I'm biracial, so if and when I do date it would probably be someone of a different race. I grew up in a mostly white area, so most of the people I have been interested in are white. Though now being in a more diverse area, that has changed.


----------



## Darktower776 (Aug 16, 2013)

I've dated outside my race before and I would again in the future.


----------



## rdcapd (May 25, 2014)

Sadly this topic just send me into.a deep depression, like I sad im blackman attracted to.whitemen and I liked them before I learn about different races however gay men I met are just as discrminating as south and hate anyone that doesnt go to gym 24/7 and white. Im date all race races but black men are lowesr type for relationship, get seen as fetish like red heads, leather daddys and so forth anf never more then sexual object.


Just being honest I wish I was a white gay man with equal/ simular stats. Very slim nerdy dork type with a bit of rocker style so I could easily attracted the same instead of this suicidal struggle of not looking like they type of guys that I like. Its vary for black men to have the same likes as I do. 

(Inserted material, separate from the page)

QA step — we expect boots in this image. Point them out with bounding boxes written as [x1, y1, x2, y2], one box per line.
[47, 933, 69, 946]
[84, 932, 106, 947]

Based purely of looks I say arbrics, white, middle eastern, other races theb black. Slim to Boney. Alternative creativie style. But mainly white guy fit personally Iike. Its extremely sad that off bat im not their type basic off color off my skin even if we are 98% compatible. Im not against black men dating blqck me a little


----------



## Bbpuff (Sep 1, 2010)

I'm mixed myself, so is dating someone who is white considered dating within my race if I'm only half white? I'm not entirely sure how that works. Race never really mattered much to me anyways. I'm attracted to whomever.


----------



## Zyriel (May 20, 2011)

Outside of what people consider "race" I'd say a lot of it is cultural or personal values people tend to possess. Socio-economic and such too for many. Beyond the initial stages of flirtation, a lot of people seem to be out of sync with each other. Not on the same page in progression of the relationship to whatever level. As many seem to have expectations and such as to what constitutes a "deeper" relationship or whatever.

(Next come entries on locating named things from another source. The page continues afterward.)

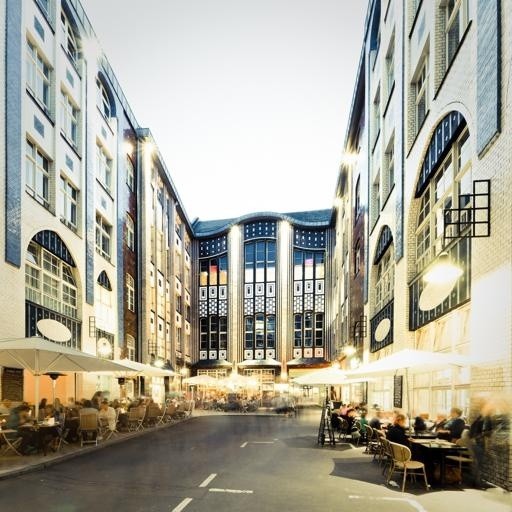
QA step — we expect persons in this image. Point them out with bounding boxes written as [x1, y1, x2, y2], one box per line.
[329, 386, 494, 489]
[0, 390, 297, 458]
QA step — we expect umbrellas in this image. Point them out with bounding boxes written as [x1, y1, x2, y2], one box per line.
[292, 349, 459, 437]
[0, 338, 265, 416]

In a personal opinion, I think people will be the way they were when they first met. Experiences do tend to change people though, new knowledge, trust or lack of. However, that person you fall in "love" with whomever they may be, call me idealistic, but I doubt that love ever changes. Take for example, if you see a starry eyed person with the most sensitive eyes, that just convey sincerity, the memory will always be there, permanently imprinted. Everything you see in them, the sound of their voice, the way they make you feel, their physical or emotional warmth, and whatever else more intimate. No matter what external circumstances change, whatever initial variables will always probably make people feel a certain way towards each other.

A lot of people tend to just get caught up in the more physical aspects and never really develop an authentic emotional connection I think (if it wasn't there in the first place), or mental one to keep the relationship "alive" or "constant" through open lines of communication so experiences are somewhat shared or relatable to each other. So the relationship never really "develops" into anything more, what many probably desire, whether they consciously know it or not.


----------



## Joe (May 18, 2010)

i want a hot asian catgrillfriend


----------



## Cuban FL Cracker (Jul 22, 2014)

Stick with your own kind.


----------